TASK OBJECTIVE:
Please output every entry below exactly as written, leaving out any pictures.
+ + + + +
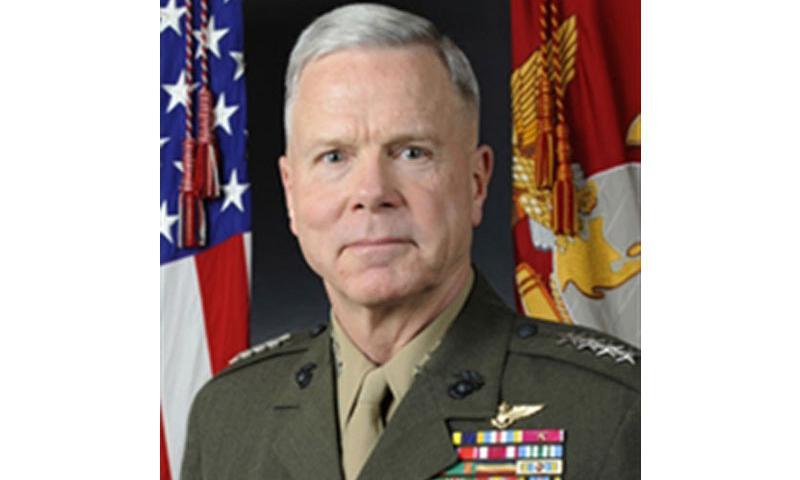 General James F. Amos, Commandant of the U.S. Marine Corps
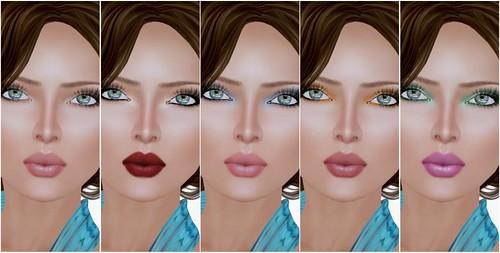 KA Designs - Rabea Skins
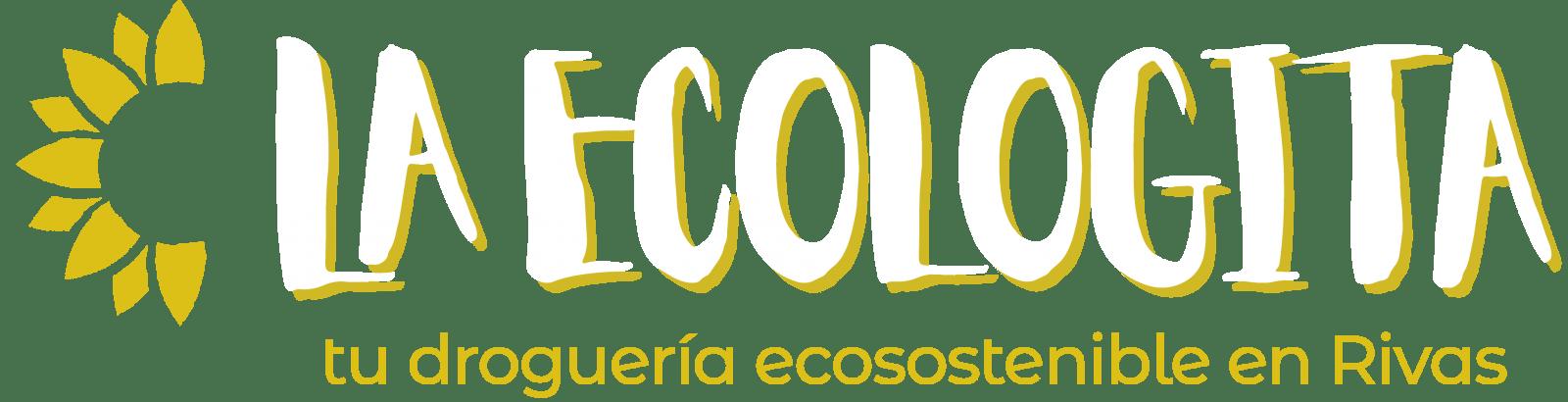 La Ecologita – 4eco Rivas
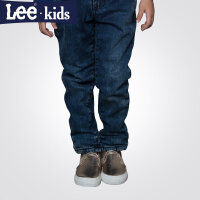 LEE童装 秋款女童时尚休闲裤长裤中大儿童直筒加厚牛仔裤2RW40565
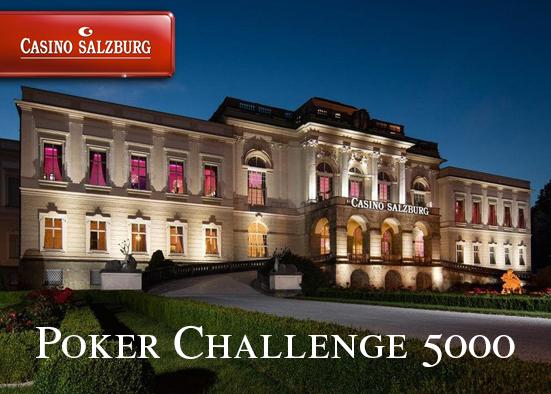 Salzburg-Cityguide - Eventfoto - www_ok_casino_pchallenge5000.jpg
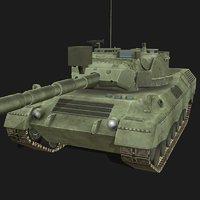 leopard battle tank 3D model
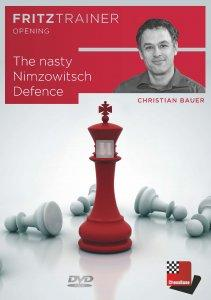 The nasty Nimzowitsch Defence - DVD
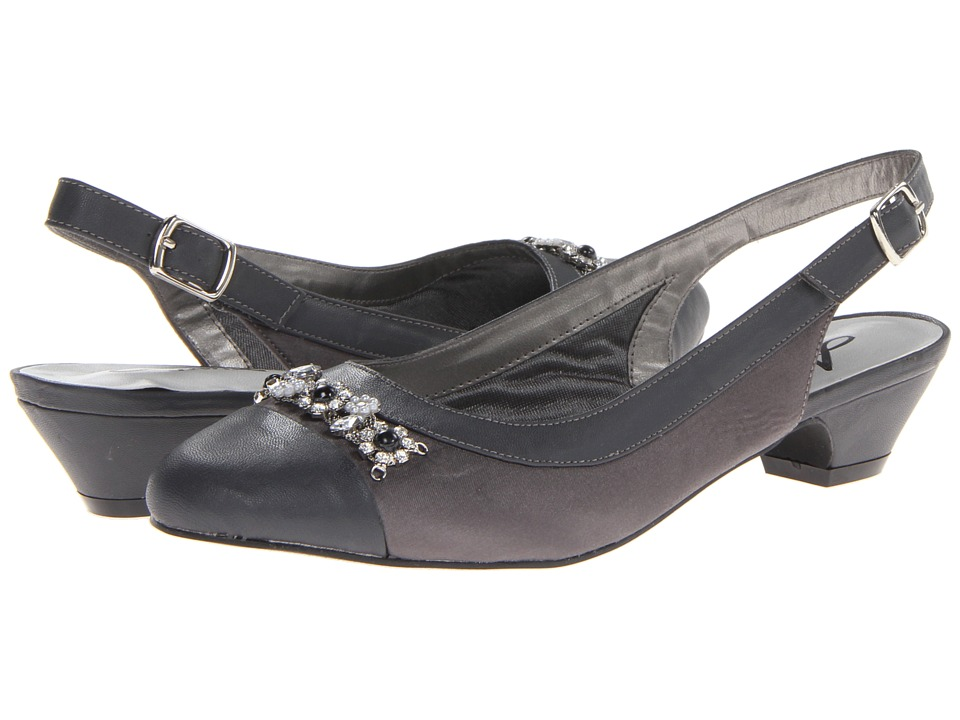 Annie - Dolores (Pewter Satin/Pewter Smooth Faille/Patent) Women's Slip-on Dress Shoes
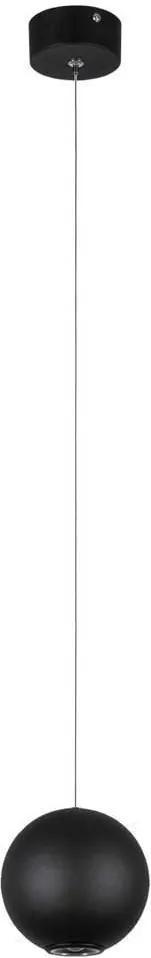 Italux NEUTRON AD13012-1L BL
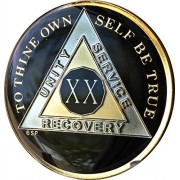 20 Year Classic Black AA Alcoholics Anonymous Medallion Sobriety Chip Tri Plate Gold Nickel Plated Serenity Prayer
+ + + + +
WRITTEN REPLY:
 General James F. Amos, Commandant of the U.S. Marine Corps
 KA Designs - Rabea Skins
 La Ecologita – 4eco Rivas
 LEE童装 秋款女童时尚休闲裤长裤中大儿童直筒加厚牛仔裤2RW40565
 Salzburg-Cityguide - Eventfoto - www_ok_casino_pchallenge5000.jpg
 leopard battle tank 3D model
 The nasty Nimzowitsch Defence - DVD
 Annie - Dolores (Pewter Satin/Pewter Smooth Faille/Patent) Women's Slip-on Dress Shoes
 Italux NEUTRON AD13012-1L BL
 20 Year Classic Black AA Alcoholics Anonymous Medallion Sobriety Chip Tri Plate Gold Nickel Plated Serenity Prayer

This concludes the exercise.